TÂCHES À RÉALISER:
1. Traduisez en anglais cette phrase du passage sur l'expressionnisme : « La première proposition, c’est que la lumière est fondamentalement en rapport avec les ténèbres. »
2. Les affirmations suivantes concordent-elles avec le passage sur l'expressionnisme ? Répondez par oui ou non pour chacune, en citant les mots décisifs du passage.
(a) Les propositions des expressionnistes sont présentées comme spéculatives.
(b) Le concept d'abstraction lyrique reçoit un autre sens que celui que lui donnait Kandinsky.
(c) Abstraction lyrique et expressionnisme couvrent à eux deux tout le champ pictural.

La première proposition, c’est que la lumière est fondamentalement en rapport avec les ténèbres. Et le principe lumineux est en rapport avec les ténèbres comme principe d’opacité. Deuxième proposition : l’ombre est, de manière différente, l’expression des rapports variables entre le principe lumineux et l’opaque, et les ténèbres. Troisième proposition : l’esprit ne peut être compris que dans son rapport de lutte ou de conflit avec les ténèbres. Il est le principe lumineux pris dans sa lutte avec les ténèbres, et dans des conditions si complexes qu’il y a aussi un « esprit des ténèbres ».
Que vous pensiez au cinéma, que vous pensiez à la littérature, que vous pensiez à la peinture, je crois que ceux qu’on appelle expressionnistes, vous trouverez chez eux la trace de ces propositions qui ne sont pas des propositions spéculatives, qui sont des propositions pratiques. C’est comme ça qu’ils vivent. Et par exemple, si vous pensez au "Faust" de Murnau, si vous pensez à ce que les expressionnistes empruntent à Goethe - c’est cela qu’ils empruntent à Goethe : l’idée du principe lumineux dans sa lutte avec les ténèbres, lutte qui engage le destin de l’esprit, l’esprit étant le combat vivant de la lumière et des ténèbres. Bon, faudrait même pas, c’est pas lieu de discussion, mais c’est tellement élémentaire, le seul reproche que vous pourriez me faire, c’est trop élémentaire tout ça. D’accord, mais c’est précisément notre point de départ.
Or, je dis à ce moment-là, il y a une chose très très intéressante pour moi, c’est que, si je tiens à construire un concept d’abstraction lyrique, je prends le mot, je l’emprunte, bon, mais j’essaie de lui donner un autre sens, que celui que lui donnait Kandinsky. Donc, si j’essaie de le faire nôtre, ce concept d’abstraction lyrique - sans me soucier de ce que voulait dire Kandinsky. Je me dis, c’est que, il y a une tout autre aventure de la lumière, que l’aventure expressionniste, et vous sentez bien que, là aussi, je ne prétends pas dire : l’une est mieux que l’autre. Non, j’essaie de chercher ce qu’il y a d’autre. Et à la même époque, et que vous allez reconnaître les auteurs. Je dis, si j’essayais alors de chercher des propositions de l’abstraction lyrique, comme comparables à mes trois propositions de l’expressionnisme tout à l’heure. Je dirais, les gens de l’abstraction lyrique, vous allez les reconnaître à ceci. Et du coup, c’est bien le rôle de la philosophie et des concepts en philosophie, de faire appel à vous dans ce que vous avez de plus personnel, c’est-à-dire : "où vous reconnaissez-vous ? " De quelle nouveauté êtes-vous ? De quoi êtes-vous les fils ? Alors, bien plus, et puis quand on est les fils d’une nouveauté, c’est peut-être qu’on est prêt à engendrer d’autres nouveautés. Abstraction lyrique et expressionnisme ne couvrent pas la totalité du champ ni cinématographique, ni pictural, ni littéraire, ni philosophique.

DONNÉES À ANALYSER:
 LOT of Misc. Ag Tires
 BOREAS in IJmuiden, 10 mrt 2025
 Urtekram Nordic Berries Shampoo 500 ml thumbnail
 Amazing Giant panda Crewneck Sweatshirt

==

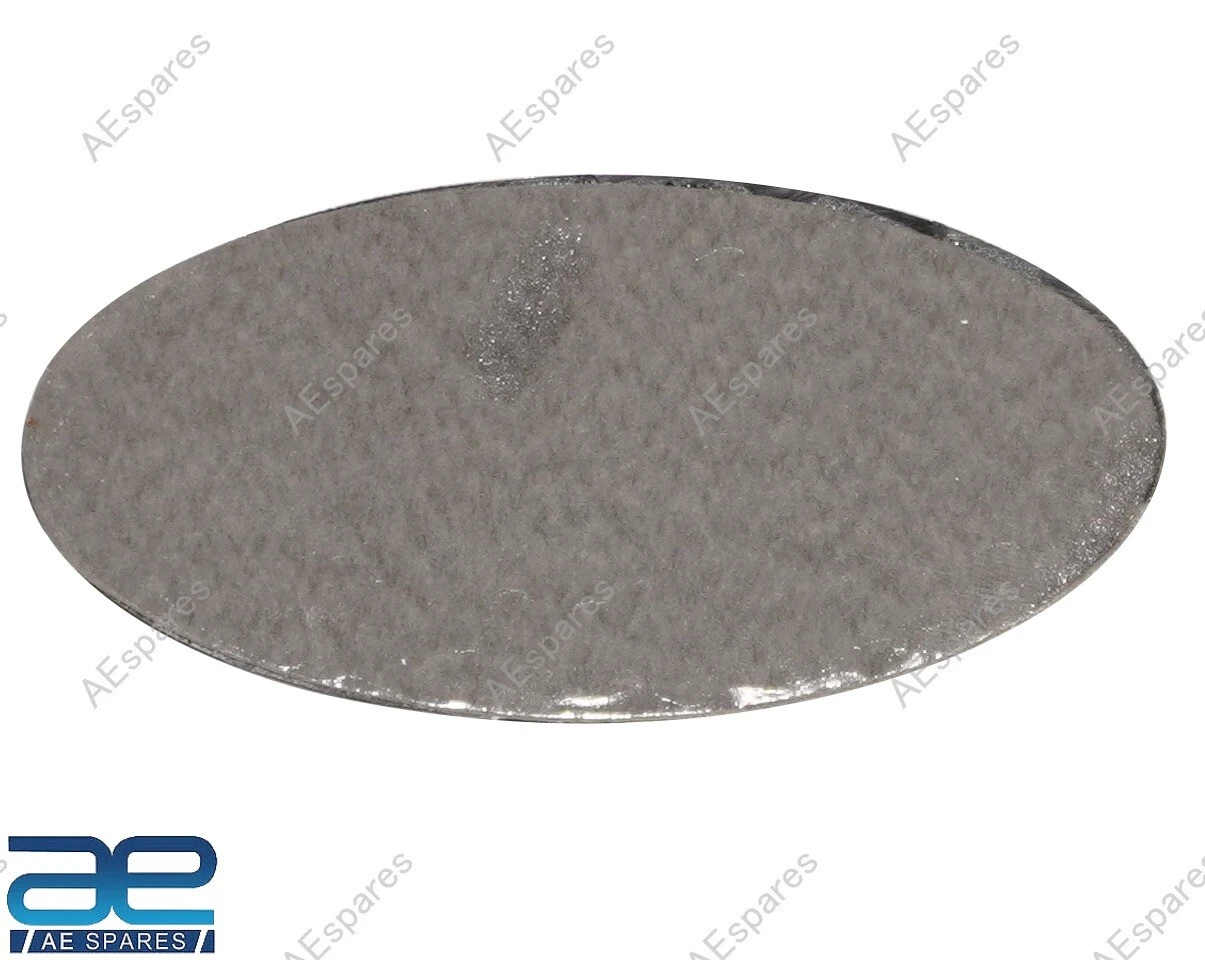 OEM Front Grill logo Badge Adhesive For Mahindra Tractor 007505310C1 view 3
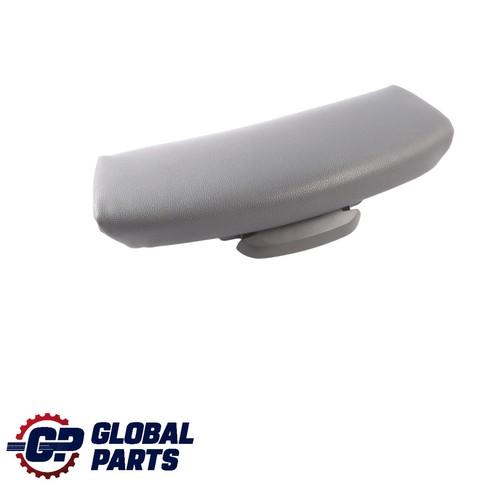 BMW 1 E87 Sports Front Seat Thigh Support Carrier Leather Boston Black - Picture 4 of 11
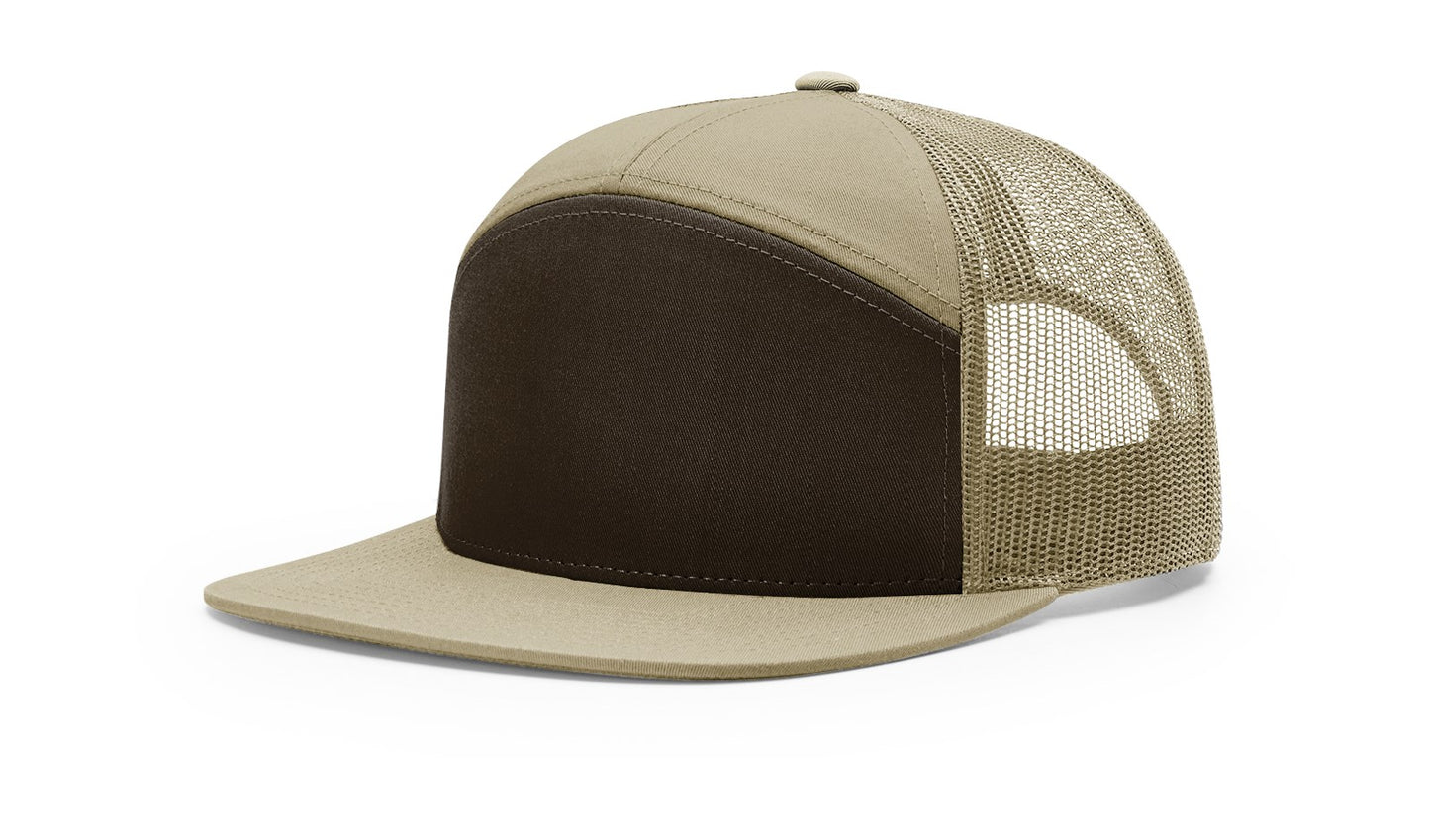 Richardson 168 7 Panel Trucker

RÉPONSES AUX TÂCHES:
1. The first proposition is that light is fundamentally related to darkness.

2.
(a) Non : « qui ne sont pas des propositions spéculatives, qui sont des propositions pratiques »
(b) Oui : « j’essaie de lui donner un autre sens, que celui que lui donnait Kandinsky »
(c) Non : « Abstraction lyrique et expressionnisme ne couvrent pas la totalité du champ ni cinématographique, ni pictural, ni littéraire, ni philosophique »